This repository contains evaluation infrastructure for FormalBench including evaluation metrics and wrappers for calling LLMs. If you found this repository to be useful, please cite our research paper:
@article{le2025can,
title={Can LLMs Reason About Program Semantics?

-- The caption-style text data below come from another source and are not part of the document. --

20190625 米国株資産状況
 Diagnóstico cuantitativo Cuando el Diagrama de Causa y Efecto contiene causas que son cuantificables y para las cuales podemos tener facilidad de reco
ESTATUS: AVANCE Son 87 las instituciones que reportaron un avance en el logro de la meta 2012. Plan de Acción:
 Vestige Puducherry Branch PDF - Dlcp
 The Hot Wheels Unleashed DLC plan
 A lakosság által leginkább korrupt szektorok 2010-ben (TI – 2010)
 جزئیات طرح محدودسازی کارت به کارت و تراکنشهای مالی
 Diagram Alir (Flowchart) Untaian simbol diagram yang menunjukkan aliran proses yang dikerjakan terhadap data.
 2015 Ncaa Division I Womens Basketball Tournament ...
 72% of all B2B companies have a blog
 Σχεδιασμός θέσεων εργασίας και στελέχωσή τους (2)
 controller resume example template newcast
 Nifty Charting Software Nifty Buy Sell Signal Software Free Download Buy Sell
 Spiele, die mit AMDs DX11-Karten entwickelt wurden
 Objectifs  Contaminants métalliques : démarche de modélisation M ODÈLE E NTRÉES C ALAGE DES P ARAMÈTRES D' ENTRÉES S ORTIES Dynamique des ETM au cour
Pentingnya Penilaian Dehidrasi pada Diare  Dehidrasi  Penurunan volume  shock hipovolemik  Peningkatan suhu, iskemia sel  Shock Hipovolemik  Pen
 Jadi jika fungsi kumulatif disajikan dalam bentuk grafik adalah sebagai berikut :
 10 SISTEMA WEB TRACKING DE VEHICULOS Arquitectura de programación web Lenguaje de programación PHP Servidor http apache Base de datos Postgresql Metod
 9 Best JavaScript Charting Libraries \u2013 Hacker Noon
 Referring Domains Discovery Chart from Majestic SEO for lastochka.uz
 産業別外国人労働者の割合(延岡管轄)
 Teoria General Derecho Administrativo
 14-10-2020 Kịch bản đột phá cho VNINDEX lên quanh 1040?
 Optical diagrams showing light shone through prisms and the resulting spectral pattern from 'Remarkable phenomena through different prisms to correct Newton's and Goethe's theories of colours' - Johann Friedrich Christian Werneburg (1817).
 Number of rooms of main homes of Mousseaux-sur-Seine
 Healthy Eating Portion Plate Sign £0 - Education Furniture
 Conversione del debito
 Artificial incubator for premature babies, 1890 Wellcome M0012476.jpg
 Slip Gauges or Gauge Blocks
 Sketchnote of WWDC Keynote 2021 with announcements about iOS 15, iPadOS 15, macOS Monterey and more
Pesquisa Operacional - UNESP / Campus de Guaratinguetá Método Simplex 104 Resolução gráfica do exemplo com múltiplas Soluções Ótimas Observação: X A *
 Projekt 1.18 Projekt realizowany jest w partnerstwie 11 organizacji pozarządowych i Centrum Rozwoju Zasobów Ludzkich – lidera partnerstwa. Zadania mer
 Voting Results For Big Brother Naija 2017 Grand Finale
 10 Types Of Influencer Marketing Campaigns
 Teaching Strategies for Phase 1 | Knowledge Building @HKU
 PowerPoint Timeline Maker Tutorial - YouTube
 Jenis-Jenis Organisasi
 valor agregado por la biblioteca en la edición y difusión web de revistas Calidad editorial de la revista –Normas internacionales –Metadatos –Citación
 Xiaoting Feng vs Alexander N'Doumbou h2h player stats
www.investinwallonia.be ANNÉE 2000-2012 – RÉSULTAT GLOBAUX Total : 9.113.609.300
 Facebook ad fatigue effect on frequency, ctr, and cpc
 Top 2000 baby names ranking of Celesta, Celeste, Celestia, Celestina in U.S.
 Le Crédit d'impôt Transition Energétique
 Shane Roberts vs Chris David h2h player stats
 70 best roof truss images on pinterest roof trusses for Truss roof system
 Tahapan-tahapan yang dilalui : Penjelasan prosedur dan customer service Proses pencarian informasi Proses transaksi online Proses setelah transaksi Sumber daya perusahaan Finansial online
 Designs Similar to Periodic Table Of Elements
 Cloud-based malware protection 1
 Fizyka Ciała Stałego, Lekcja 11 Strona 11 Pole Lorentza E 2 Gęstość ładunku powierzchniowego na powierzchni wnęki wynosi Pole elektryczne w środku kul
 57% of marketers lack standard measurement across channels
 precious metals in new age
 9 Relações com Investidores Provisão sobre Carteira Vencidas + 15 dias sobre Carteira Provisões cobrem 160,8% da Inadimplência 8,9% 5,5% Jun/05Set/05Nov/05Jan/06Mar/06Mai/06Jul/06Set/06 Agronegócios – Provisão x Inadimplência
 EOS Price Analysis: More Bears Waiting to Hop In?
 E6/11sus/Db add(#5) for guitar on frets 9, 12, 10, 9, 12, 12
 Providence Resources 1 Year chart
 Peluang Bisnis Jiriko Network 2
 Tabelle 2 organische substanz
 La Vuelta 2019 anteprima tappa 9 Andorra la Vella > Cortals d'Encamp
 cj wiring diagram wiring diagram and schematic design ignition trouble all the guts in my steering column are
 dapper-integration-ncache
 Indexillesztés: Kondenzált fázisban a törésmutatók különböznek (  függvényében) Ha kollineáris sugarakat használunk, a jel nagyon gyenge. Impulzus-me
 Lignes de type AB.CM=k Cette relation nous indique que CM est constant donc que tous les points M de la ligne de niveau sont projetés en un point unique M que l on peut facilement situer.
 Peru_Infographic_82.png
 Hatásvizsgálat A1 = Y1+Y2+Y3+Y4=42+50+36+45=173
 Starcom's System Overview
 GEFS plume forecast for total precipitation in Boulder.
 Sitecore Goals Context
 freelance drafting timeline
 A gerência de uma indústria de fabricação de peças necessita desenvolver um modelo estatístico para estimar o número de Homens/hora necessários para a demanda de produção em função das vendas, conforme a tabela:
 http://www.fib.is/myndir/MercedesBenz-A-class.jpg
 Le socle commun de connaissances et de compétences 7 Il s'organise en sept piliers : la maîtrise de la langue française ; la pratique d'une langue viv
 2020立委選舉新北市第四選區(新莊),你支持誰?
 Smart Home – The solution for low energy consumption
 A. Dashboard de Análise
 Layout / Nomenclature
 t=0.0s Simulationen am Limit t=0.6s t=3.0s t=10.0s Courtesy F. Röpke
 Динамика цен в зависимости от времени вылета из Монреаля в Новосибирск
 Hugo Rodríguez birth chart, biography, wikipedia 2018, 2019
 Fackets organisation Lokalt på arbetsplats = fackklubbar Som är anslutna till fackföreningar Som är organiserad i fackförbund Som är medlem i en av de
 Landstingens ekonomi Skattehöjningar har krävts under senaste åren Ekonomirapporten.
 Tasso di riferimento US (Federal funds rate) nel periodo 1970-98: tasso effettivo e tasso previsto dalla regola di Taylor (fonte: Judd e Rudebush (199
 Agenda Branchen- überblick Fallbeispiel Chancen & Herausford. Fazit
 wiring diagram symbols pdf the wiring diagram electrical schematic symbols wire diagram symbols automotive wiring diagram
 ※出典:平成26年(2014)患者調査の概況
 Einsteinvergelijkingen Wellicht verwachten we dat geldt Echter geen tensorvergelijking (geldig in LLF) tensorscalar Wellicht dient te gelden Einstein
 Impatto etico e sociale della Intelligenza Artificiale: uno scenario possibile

A Comprehensive Evaluation of LLMs on Formal Specification Inference},
author={Le-Cong, Thanh and Le, Bach and Murray, Toby},
booktitle={The 63rd Annual Meeting of the Association for Computational Linguistics},
year={2025},
url={https://openreview.net/forum?id=zXyiakJYzB}
}
FormalBench have two modes:
- Docker mode, which requires the docker in your local computers
- Non-Docker mode, which requires Ubuntu 20.04
Versions:
- Python 3.12
- Pip 25.0
- Java 11
- Clang-12
- Step 1: Clone FormalBench to local computers:
git clone https://github.com/thanhlecongg/FormalBench.git
- Step 2: Create virtual environment with Python (default version of FormalBench is Python 3.12)
python3 -m venv .env
. .env/bin/activate
- Step 3: Install FormalBench
pip3 install -e .[default]
- Step 4: Setup API keys:
To use LLMs and langsmith (optional), please setup the enviroment file at
FormalBench/config/.env. See the following for an example:
OPENAI_API_KEY=<OpenAI API Key>
DEEPSEEK_API_KEY = <DeepSeek API Key>
ANTHROPIC_API_KEY = <Anthropic API Key>
HF_TOKEN=<HunggingFace Access Token>
### Optional
LANGSMITH_TRACING=true
LANGSMITH_ENDPOINT="https://api.smith.langchain.com"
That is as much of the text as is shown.